Exercise: What is needed is an exact copy of every entry, without the pictures.

Records for this exercise:
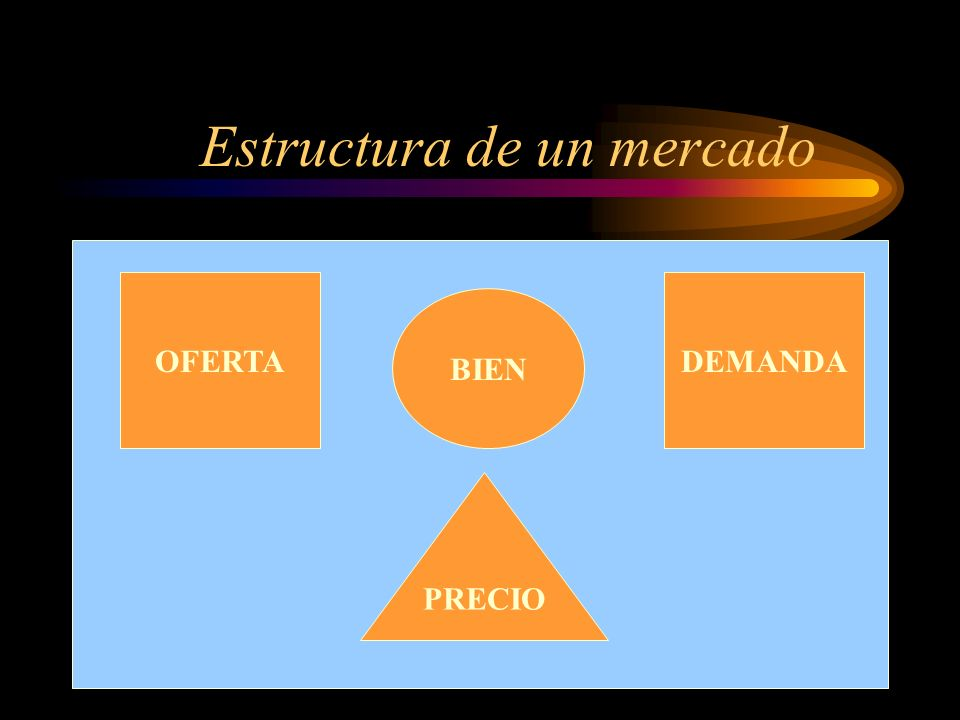 Estructura de un mercado
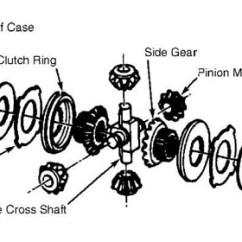 Dana 80 Rear Axle Diagram Guitar Wiring Diagrams Coil Split Tru-lok, Trac-lok, What Is Physically Different? - Jeep Wrangler Forum
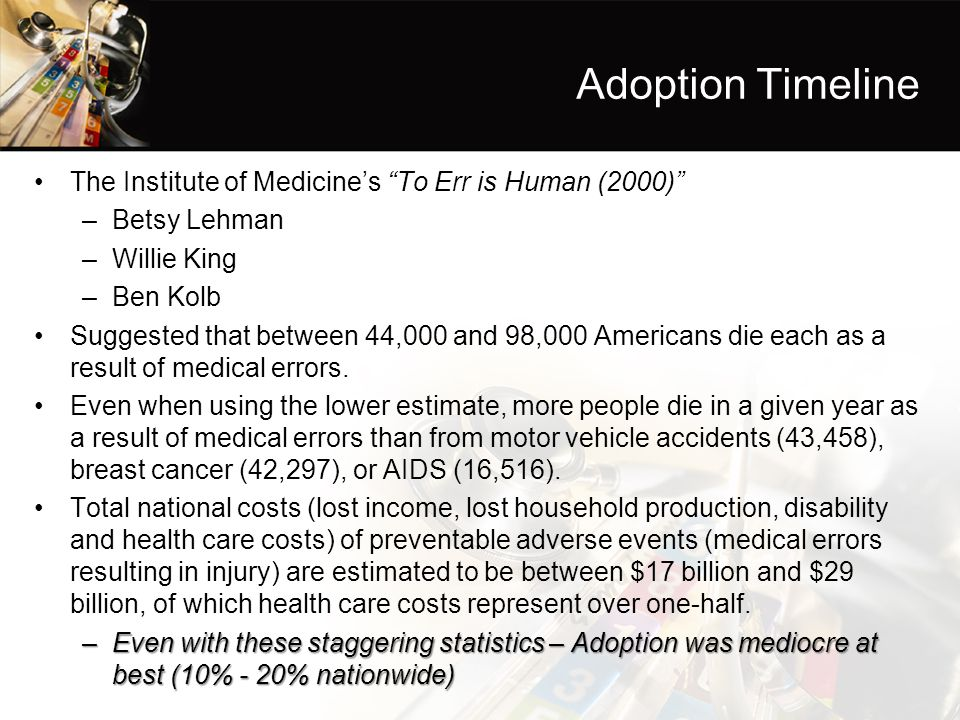 Adoption Timeline The Institute of Medicine's To Err is Human (2000)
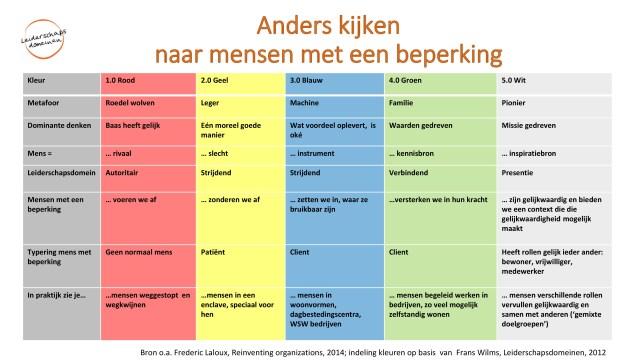 Tabel 'Anders kijken naar mensen met een beperking'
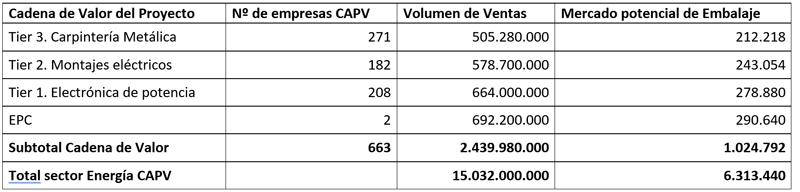 Tabla I. Detalle del nº de empresas vs volumen de sus ventas vs volumen de compra de embalaje.
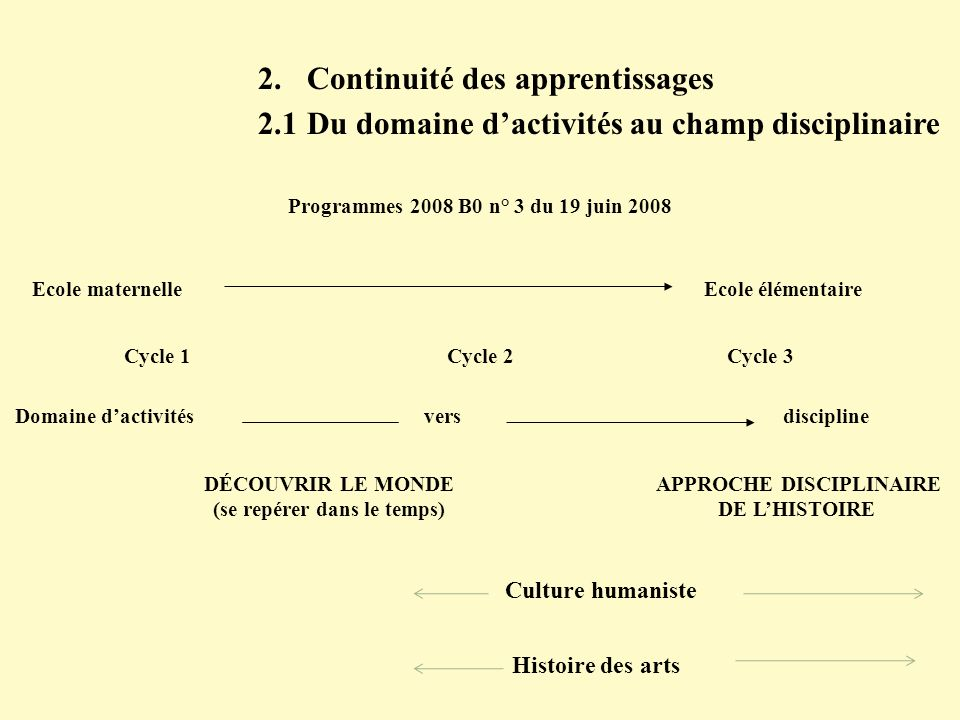 2. Continuité des apprentissages 2.1 Du domaine dactivités au champ disciplinaire Domaine dactivités vers discipline Cycle 1Cycle 2Cycle 3 DÉCOUVRIR L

Written response:
 Estructura de un mercado
 Dana 80 Rear Axle Diagram Guitar Wiring Diagrams Coil Split Tru-lok, Trac-lok, What Is Physically Different? - Jeep Wrangler Forum
 Adoption Timeline The Institute of Medicine's To Err is Human (2000)
 Tabel 'Anders kijken naar mensen met een beperking'
 Tabla I. Detalle del nº de empresas vs volumen de sus ventas vs volumen de compra de embalaje.
 2. Continuité des apprentissages 2.1 Du domaine dactivités au champ disciplinaire Domaine dactivités vers discipline Cycle 1Cycle 2Cycle 3 DÉCOUVRIR L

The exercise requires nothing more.